* [Reading passage]:
--- START ---
One of his chief difficulties was caused by the sullen and
menacing demeanour of the Northern powers. Denmark and Sweden had
at one time seemed disposed to join the coalition; but they had
early become cold, and were fast becoming hostile. From France
they flattered themselves that they had little to fear. It was
not very probable that her armies would cross the Elbe, or that
her fleets would force a passage through the Sound. But the naval
strength of England and Holland united might well excite
apprehension at Stockholm and Copenhagen. Soon arose vexatious
questions of maritime right, questions such as, in almost every
extensive war of modern times, have arisen between belligerents
and neutrals. The Scandinavian princes complained that the
legitimate trade between the Baltic and France was tyrannically
interrupted. Though they had not in general been on very friendly
terms with each other, they began to draw close together,
intrigued at every petty German court, and tried to form what
William called a Third Party in Europe. The King of Sweden, who,
as Duke of Pomerania, was bound to send three thousand men for
the defence of the Empire, sent, instead of them, his advice that
the allies would make peace on the best terms which they could
get.285 The King of Denmark seized a great number of Dutch
merchantships, and collected in Holstein an army which caused no
small uneasiness to his neighbours. "I fear," William wrote, in
an hour of deep dejection, to Heinsius, "I fear that the object
of this Third Party is a peace which will bring in its train the
slavery of Europe. The day will come when Sweden and her
confederates will know too late how great an error they have
committed. They are farther, no doubt, than we from the danger;
and therefore it is that they are thus bent on working our ruin
and their own. That France will now consent to reasonable terms
is not to be expected; and it were better to fall sword in hand
than to submit to whatever she may dictate."286

While the King was thus disquieted by the conduct of the Northern
powers, ominous signs began to appear in a very different
quarter. It had, from the first, been no easy matter to induce
sovereigns who hated, and who, in their own dominions,
persecuted, the Protestant religion, to countenance the
revolution which had saved that religion from a great peril. But
happily the example and the authority of the Vatican had overcome
their scruples. Innocent the Eleventh and Alexander the Eighth
had regarded William with ill concealed partiality. He was not
indeed their friend; but he was their enemy's enemy; and James
had been, and, if restored, must again be, their enemy's vassal.
--- END ---
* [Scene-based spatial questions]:
--- START ---
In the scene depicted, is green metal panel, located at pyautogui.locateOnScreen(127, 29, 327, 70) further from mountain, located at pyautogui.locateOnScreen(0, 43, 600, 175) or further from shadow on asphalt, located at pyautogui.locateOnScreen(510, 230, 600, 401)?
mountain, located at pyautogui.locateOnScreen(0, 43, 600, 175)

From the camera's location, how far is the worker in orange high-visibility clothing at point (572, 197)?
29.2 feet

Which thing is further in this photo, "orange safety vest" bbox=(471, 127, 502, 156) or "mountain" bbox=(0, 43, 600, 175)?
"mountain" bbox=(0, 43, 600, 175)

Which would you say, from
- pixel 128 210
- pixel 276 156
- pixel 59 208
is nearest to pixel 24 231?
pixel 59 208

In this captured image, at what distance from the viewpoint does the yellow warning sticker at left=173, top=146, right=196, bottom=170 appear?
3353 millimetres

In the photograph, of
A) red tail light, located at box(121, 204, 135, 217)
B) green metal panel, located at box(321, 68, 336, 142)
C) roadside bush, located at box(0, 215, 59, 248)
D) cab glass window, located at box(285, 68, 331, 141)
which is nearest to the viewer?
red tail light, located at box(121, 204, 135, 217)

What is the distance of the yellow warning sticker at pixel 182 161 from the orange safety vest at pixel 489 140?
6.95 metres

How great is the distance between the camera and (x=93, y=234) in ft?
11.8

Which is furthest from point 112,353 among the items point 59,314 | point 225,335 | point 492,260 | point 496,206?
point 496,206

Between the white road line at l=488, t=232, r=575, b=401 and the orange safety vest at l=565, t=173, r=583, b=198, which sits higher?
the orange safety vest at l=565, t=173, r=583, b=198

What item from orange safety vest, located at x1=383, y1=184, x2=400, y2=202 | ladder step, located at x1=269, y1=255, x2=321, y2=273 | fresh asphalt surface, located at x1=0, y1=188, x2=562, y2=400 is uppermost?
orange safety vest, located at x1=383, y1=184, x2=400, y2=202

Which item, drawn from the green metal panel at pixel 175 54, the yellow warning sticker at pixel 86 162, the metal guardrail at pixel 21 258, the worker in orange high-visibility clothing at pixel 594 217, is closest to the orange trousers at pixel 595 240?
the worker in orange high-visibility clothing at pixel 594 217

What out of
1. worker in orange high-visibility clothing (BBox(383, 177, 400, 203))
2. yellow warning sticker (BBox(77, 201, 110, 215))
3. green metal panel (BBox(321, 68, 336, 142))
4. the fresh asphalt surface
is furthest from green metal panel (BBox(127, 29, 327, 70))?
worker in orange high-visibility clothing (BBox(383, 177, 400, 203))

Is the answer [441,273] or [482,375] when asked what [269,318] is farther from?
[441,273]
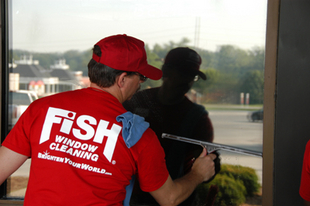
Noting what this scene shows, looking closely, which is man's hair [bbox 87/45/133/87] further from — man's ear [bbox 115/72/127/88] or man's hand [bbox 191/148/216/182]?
man's hand [bbox 191/148/216/182]

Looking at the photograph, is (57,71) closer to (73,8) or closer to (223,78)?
(73,8)

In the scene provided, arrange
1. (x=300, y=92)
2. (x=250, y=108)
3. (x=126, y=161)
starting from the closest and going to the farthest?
1. (x=126, y=161)
2. (x=300, y=92)
3. (x=250, y=108)

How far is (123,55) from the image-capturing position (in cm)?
121

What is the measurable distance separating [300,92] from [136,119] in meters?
1.06

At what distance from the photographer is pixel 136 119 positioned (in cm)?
113

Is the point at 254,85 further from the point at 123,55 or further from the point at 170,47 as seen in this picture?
the point at 123,55

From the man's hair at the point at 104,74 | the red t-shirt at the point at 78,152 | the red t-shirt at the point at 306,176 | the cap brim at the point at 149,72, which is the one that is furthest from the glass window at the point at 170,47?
the red t-shirt at the point at 78,152

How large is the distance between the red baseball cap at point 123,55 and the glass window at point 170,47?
813mm

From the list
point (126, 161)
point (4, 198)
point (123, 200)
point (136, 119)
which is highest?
point (136, 119)

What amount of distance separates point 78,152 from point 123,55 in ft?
1.44

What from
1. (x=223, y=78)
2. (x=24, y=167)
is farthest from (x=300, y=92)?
(x=24, y=167)

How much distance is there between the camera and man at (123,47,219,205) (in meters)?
2.05

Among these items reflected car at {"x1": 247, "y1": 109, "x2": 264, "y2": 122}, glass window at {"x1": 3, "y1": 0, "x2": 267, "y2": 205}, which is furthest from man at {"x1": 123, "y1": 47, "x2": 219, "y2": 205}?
reflected car at {"x1": 247, "y1": 109, "x2": 264, "y2": 122}

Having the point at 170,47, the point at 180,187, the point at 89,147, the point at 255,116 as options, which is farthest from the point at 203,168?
the point at 170,47
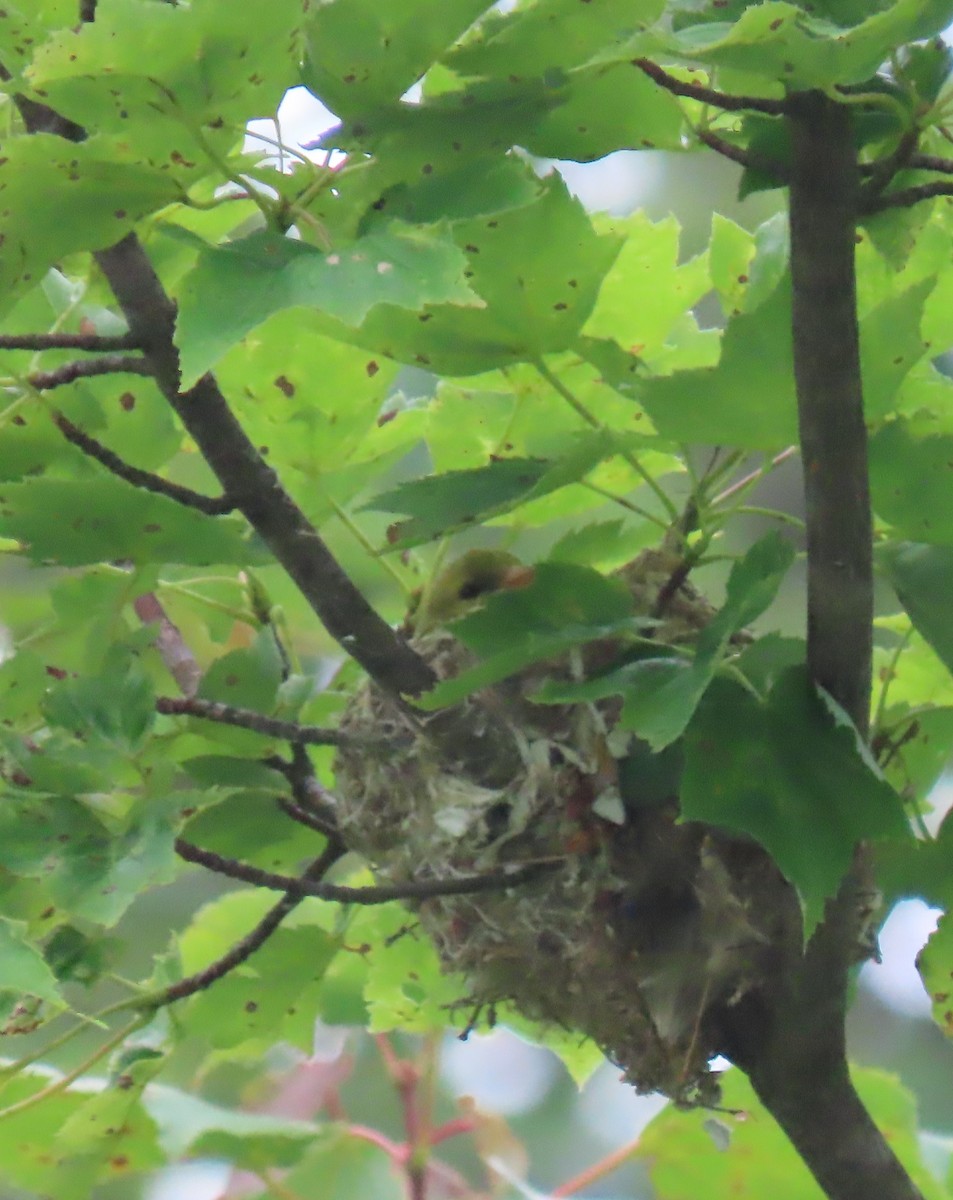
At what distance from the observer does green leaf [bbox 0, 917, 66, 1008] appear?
0.64 meters

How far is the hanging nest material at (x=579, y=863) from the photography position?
0.88m

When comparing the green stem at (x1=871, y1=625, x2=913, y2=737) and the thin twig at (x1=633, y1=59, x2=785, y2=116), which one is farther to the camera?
the green stem at (x1=871, y1=625, x2=913, y2=737)

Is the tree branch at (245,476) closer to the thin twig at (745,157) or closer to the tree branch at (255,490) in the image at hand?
the tree branch at (255,490)

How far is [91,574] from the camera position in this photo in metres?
0.94

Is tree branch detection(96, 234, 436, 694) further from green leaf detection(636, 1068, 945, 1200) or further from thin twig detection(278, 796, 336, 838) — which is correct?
green leaf detection(636, 1068, 945, 1200)

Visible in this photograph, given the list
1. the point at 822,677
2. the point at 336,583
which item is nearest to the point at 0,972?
the point at 336,583

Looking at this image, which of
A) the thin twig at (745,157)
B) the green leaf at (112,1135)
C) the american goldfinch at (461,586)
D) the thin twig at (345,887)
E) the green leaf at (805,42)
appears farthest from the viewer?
the american goldfinch at (461,586)

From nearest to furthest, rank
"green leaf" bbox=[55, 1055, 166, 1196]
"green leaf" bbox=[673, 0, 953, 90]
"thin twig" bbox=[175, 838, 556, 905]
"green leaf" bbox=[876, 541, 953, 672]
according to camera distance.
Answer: "green leaf" bbox=[673, 0, 953, 90] < "green leaf" bbox=[876, 541, 953, 672] < "thin twig" bbox=[175, 838, 556, 905] < "green leaf" bbox=[55, 1055, 166, 1196]

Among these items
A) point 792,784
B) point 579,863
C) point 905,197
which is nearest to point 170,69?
point 905,197

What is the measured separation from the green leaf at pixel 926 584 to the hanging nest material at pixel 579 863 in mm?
138

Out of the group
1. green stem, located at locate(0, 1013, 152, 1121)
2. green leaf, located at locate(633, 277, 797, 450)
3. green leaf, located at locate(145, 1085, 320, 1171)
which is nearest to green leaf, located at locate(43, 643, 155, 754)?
green stem, located at locate(0, 1013, 152, 1121)

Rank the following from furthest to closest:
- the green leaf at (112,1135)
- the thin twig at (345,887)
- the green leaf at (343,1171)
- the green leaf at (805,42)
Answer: the green leaf at (343,1171) < the green leaf at (112,1135) < the thin twig at (345,887) < the green leaf at (805,42)

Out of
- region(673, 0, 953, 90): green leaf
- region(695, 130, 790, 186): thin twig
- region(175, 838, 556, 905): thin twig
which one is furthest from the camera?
region(175, 838, 556, 905): thin twig

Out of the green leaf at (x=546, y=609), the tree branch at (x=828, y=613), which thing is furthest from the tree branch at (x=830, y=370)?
the green leaf at (x=546, y=609)
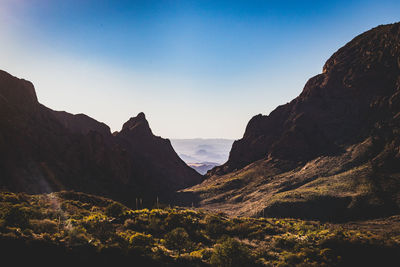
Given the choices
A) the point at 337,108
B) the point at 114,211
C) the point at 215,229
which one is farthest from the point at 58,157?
the point at 337,108

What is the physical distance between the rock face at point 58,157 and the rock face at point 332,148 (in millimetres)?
31001

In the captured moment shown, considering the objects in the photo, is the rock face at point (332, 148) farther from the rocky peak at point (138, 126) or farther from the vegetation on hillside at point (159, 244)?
the rocky peak at point (138, 126)

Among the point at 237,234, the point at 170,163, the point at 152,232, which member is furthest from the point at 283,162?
the point at 152,232

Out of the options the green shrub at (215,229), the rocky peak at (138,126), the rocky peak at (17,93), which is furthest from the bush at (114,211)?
the rocky peak at (138,126)

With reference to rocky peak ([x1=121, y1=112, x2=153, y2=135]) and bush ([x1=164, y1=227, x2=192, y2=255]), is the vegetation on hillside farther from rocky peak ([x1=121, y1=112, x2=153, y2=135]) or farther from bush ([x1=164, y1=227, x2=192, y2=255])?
rocky peak ([x1=121, y1=112, x2=153, y2=135])

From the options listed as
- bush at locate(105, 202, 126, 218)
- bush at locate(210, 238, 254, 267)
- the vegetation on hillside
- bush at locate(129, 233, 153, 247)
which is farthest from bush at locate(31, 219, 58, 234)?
bush at locate(210, 238, 254, 267)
--- END ---
* [Work to do]:
a – Which people are mentioned by name in the passage about William and the Northern powers?
b – Can you carry on the passage about William and the Northern powers from the point where it stops?

* [Exercise answers]:
a – William, Heinsius, Innocent the Eleventh, Alexander the Eighth, James

b –
To the heretic nephew therefore they gave their effective
support, to the orthodox uncle only compliments and benedictions.
But Alexander the Eighth had occupied the papal throne little
more than fifteen months. His successor, Antonio Pignatelli, who
took the name of Innocent the Twelfth, was impatient to be
reconciled to Lewis. Lewis was now sensible that he had committed
a great error when he had roused against himself at once the
spirit of Protestantism and the spirit of Popery. He permitted
the French Bishops to submit themselves to the Holy See. The
dispute, which had, at one time, seemed likely to end in a great
Gallican schism, was accommodated; and there was reason to
believe that the influence of the head of the Church would be
exerted for the purpose of severing the ties which bound so many
Catholic princes to the Calvinist who had usurped the British
throne.

Meanwhile the coalition, which the Third Party on one side and
the Pope on the other were trying to dissolve, was in no small
danger of falling to pieces from mere rottenness. Two of the
allied powers, and two only, were hearty in the common cause;
England, drawing after her the other British kingdoms; and
Holland, drawing after her the other Batavian commonwealths.
England and Holland were indeed torn by internal factions, and
were separated from each other by mutual jealousies and
antipathies; but both were fully resolved not to submit to French
domination; and both were ready to bear their share, and more
than their share, of the charges of the contest. Most of the
members of the confederacy were not nations, but men, an Emperor,
a King, Electors, Dukes; and of these men there was scarcely one
whose whole soul was in the struggle, scarcely one who did not
hang back, who did not find some excuse for omitting to fulfil
his engagements, who did not expect to be hired to defend his own
rights and interests against the common enemy. But the war was
the war of the people of England and of the people of Holland.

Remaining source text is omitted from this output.